━━ Input

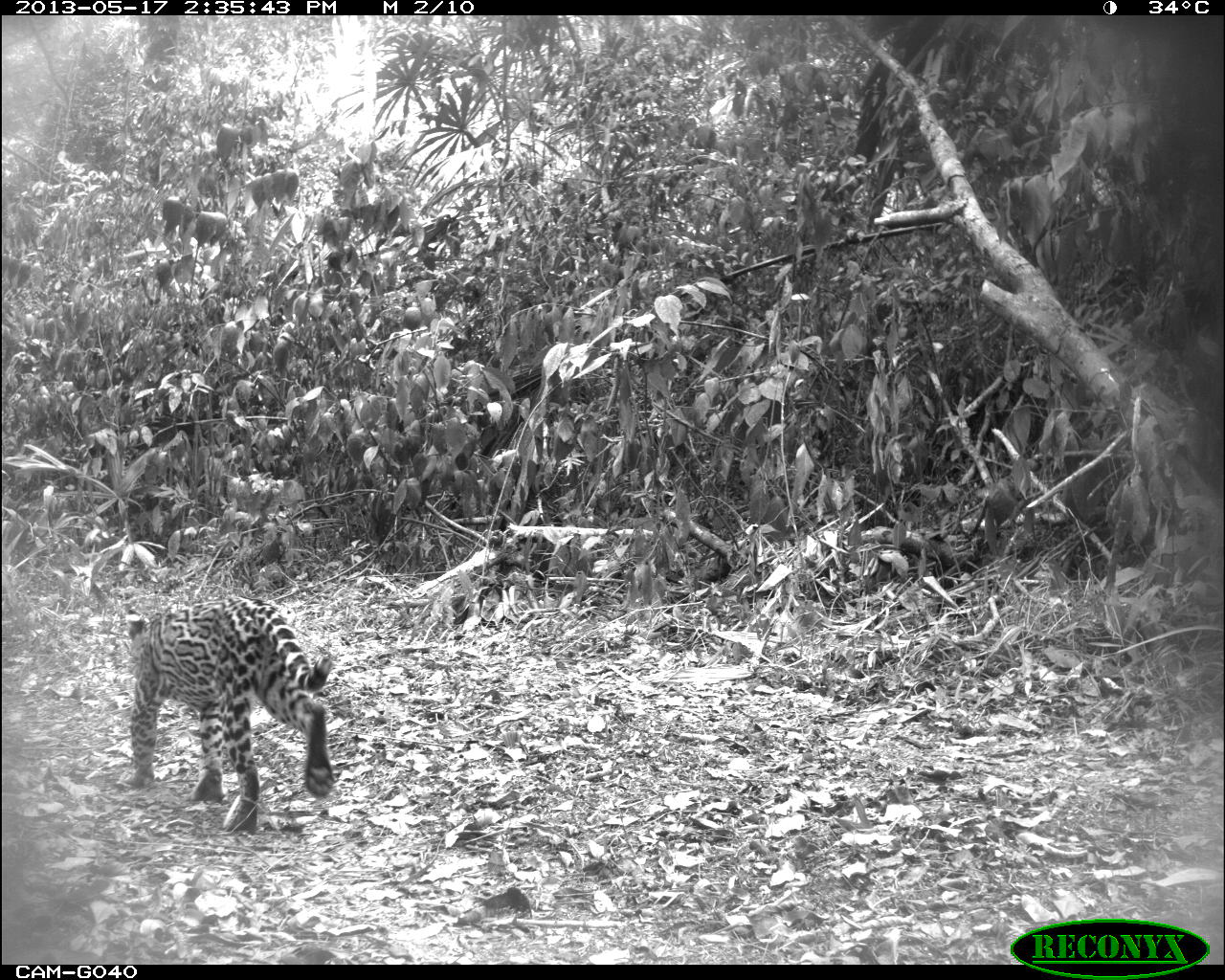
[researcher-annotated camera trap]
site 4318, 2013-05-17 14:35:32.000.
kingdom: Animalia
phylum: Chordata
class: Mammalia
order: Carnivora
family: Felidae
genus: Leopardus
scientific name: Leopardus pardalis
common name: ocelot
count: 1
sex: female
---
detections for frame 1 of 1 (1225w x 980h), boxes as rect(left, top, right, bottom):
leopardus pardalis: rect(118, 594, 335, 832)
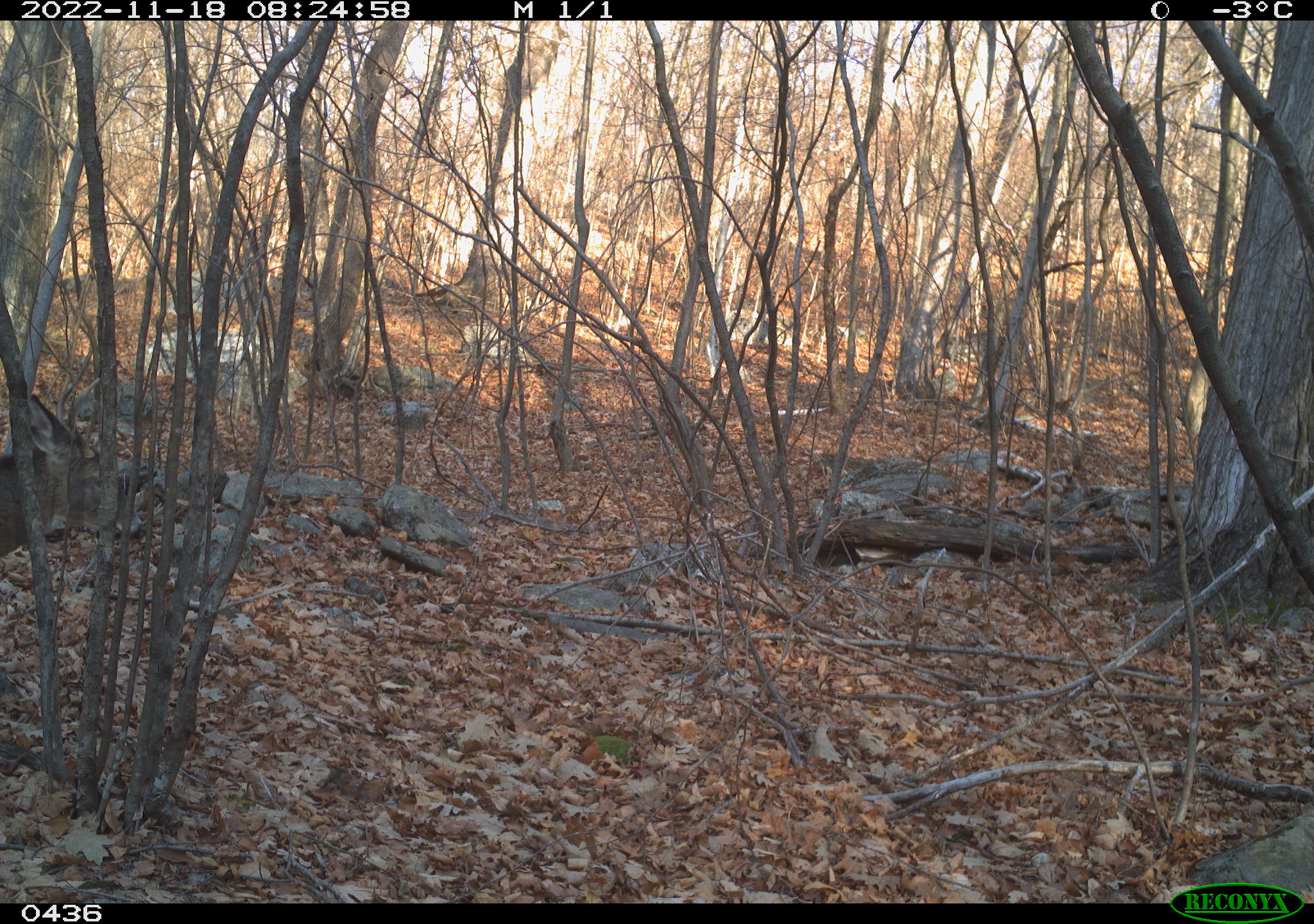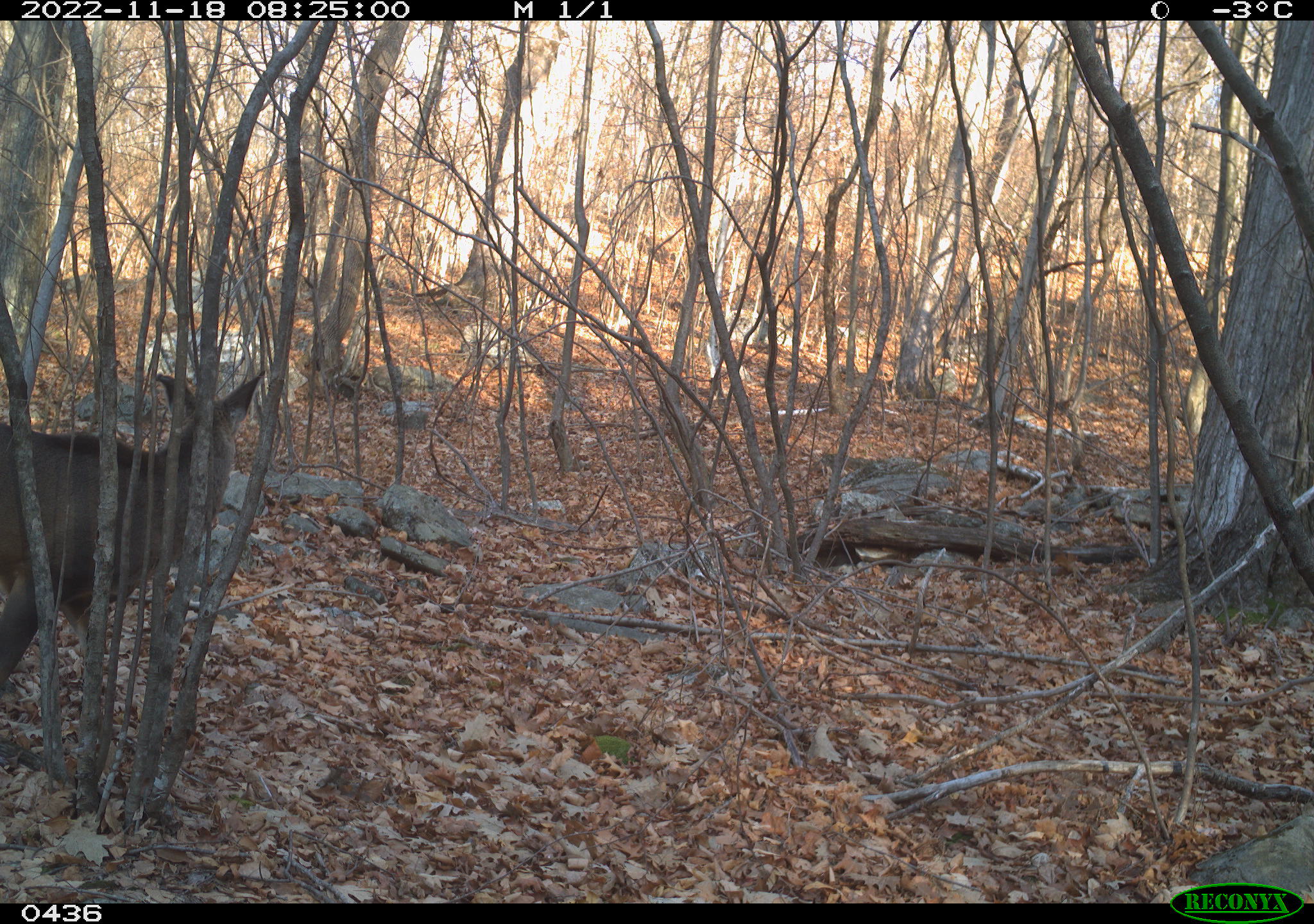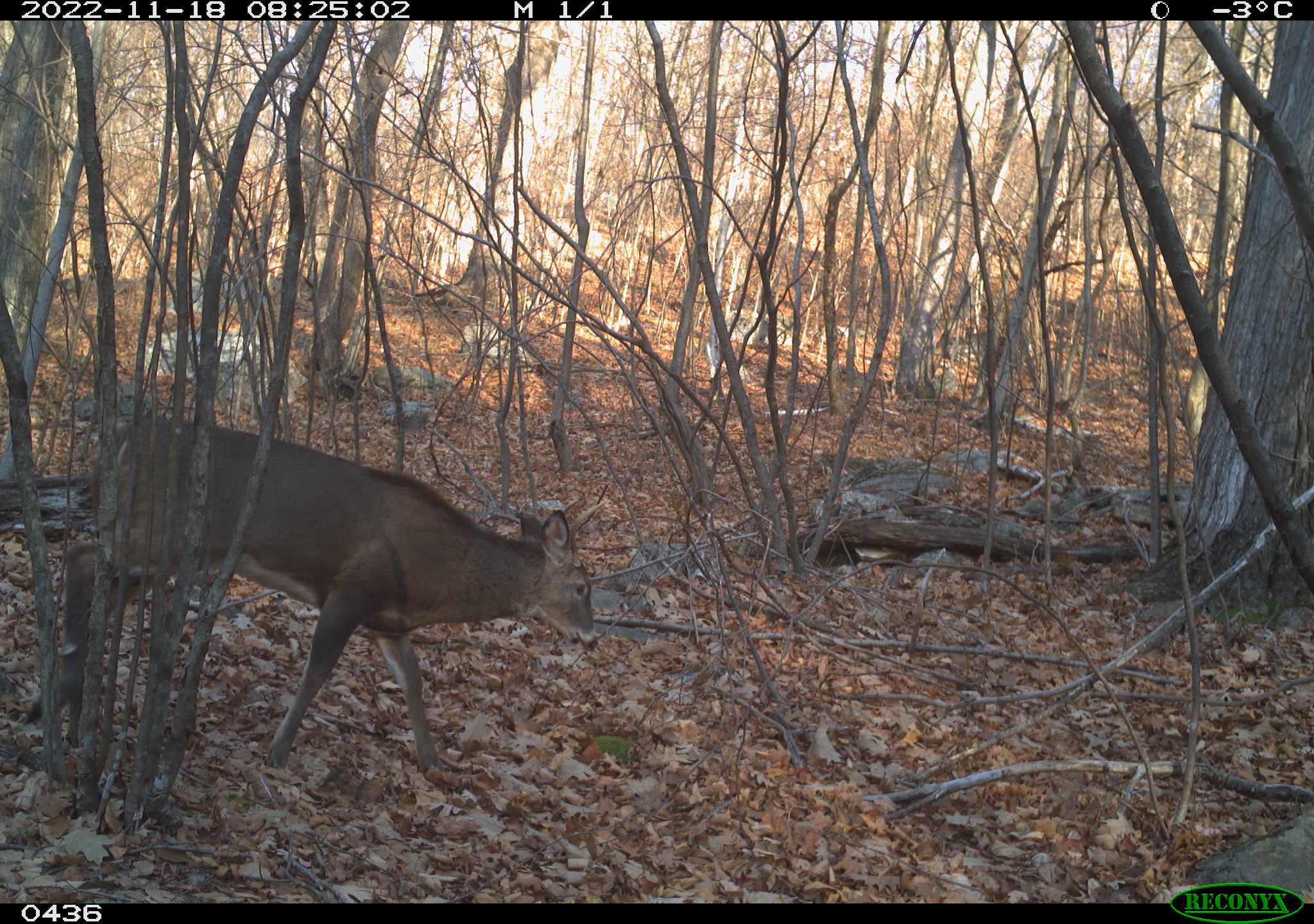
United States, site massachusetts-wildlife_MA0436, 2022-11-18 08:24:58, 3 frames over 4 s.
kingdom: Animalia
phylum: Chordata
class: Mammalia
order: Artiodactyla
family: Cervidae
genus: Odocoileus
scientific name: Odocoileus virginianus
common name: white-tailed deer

━━━━

Task requirements:
An exact, image-free transcription of all the records above is needed.

Answer to this task:
[researcher-annotated camera trap]
site 4318, 2013-05-17 14:35:32.000.
kingdom: Animalia
phylum: Chordata
class: Mammalia
order: Carnivora
family: Felidae
genus: Leopardus
scientific name: Leopardus pardalis
common name: ocelot
count: 1
sex: female
---
detections for frame 1 of 1 (1225w x 980h), boxes as rect(left, top, right, bottom):
leopardus pardalis: rect(118, 594, 335, 832)
United States, site massachusetts-wildlife_MA0436, 2022-11-18 08:24:58, 3 frames over 4 s.
kingdom: Animalia
phylum: Chordata
class: Mammalia
order: Artiodactyla
family: Cervidae
genus: Odocoileus
scientific name: Odocoileus virginianus
common name: white-tailed deer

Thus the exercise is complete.